▶ _TASK STATEMENT_
Please transcribe the entries below without changing a single character.

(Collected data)
== Segment start ==

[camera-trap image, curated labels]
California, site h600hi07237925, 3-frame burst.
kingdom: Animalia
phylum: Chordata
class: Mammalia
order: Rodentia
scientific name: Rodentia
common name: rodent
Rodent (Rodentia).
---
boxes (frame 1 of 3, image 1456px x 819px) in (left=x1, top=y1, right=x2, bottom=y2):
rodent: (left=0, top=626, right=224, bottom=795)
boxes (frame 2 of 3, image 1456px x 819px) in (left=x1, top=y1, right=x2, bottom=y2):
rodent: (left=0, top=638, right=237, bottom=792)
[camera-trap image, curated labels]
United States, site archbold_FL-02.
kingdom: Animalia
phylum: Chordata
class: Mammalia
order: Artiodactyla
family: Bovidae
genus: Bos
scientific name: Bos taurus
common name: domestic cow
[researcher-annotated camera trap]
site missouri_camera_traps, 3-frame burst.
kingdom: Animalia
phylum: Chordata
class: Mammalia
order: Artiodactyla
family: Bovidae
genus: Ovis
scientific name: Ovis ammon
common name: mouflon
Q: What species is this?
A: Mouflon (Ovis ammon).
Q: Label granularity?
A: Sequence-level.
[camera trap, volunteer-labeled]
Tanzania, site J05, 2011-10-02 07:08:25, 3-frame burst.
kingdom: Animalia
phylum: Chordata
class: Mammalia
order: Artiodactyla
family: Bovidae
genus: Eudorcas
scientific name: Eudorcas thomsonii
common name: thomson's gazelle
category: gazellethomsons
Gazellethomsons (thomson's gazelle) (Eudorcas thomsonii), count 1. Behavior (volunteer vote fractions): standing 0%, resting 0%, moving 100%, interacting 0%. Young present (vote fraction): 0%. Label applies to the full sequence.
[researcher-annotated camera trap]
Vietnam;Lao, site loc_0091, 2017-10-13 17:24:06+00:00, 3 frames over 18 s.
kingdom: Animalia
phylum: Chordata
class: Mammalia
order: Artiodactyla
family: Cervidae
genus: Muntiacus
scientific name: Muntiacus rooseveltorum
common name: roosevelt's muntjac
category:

== Segment end ==

▶ _EXPECTED ANSWER_
[camera-trap image, curated labels]
California, site h600hi07237925, 3-frame burst.
kingdom: Animalia
phylum: Chordata
class: Mammalia
order: Rodentia
scientific name: Rodentia
common name: rodent
Rodent (Rodentia).
---
boxes (frame 1 of 3, image 1456px x 819px) in (left=x1, top=y1, right=x2, bottom=y2):
rodent: (left=0, top=626, right=224, bottom=795)
boxes (frame 2 of 3, image 1456px x 819px) in (left=x1, top=y1, right=x2, bottom=y2):
rodent: (left=0, top=638, right=237, bottom=792)
[camera-trap image, curated labels]
United States, site archbold_FL-02.
kingdom: Animalia
phylum: Chordata
class: Mammalia
order: Artiodactyla
family: Bovidae
genus: Bos
scientific name: Bos taurus
common name: domestic cow
[researcher-annotated camera trap]
site missouri_camera_traps, 3-frame burst.
kingdom: Animalia
phylum: Chordata
class: Mammalia
order: Artiodactyla
family: Bovidae
genus: Ovis
scientific name: Ovis ammon
common name: mouflon
Q: What species is this?
A: Mouflon (Ovis ammon).
Q: Label granularity?
A: Sequence-level.
[camera trap, volunteer-labeled]
Tanzania, site J05, 2011-10-02 07:08:25, 3-frame burst.
kingdom: Animalia
phylum: Chordata
class: Mammalia
order: Artiodactyla
family: Bovidae
genus: Eudorcas
scientific name: Eudorcas thomsonii
common name: thomson's gazelle
category: gazellethomsons
Gazellethomsons (thomson's gazelle) (Eudorcas thomsonii), count 1. Behavior (volunteer vote fractions): standing 0%, resting 0%, moving 100%, interacting 0%. Young present (vote fraction): 0%. Label applies to the full sequence.
[researcher-annotated camera trap]
Vietnam;Lao, site loc_0091, 2017-10-13 17:24:06+00:00, 3 frames over 18 s.
kingdom: Animalia
phylum: Chordata
class: Mammalia
order: Artiodactyla
family: Cervidae
genus: Muntiacus
scientific name: Muntiacus rooseveltorum
common name: roosevelt's muntjac
category:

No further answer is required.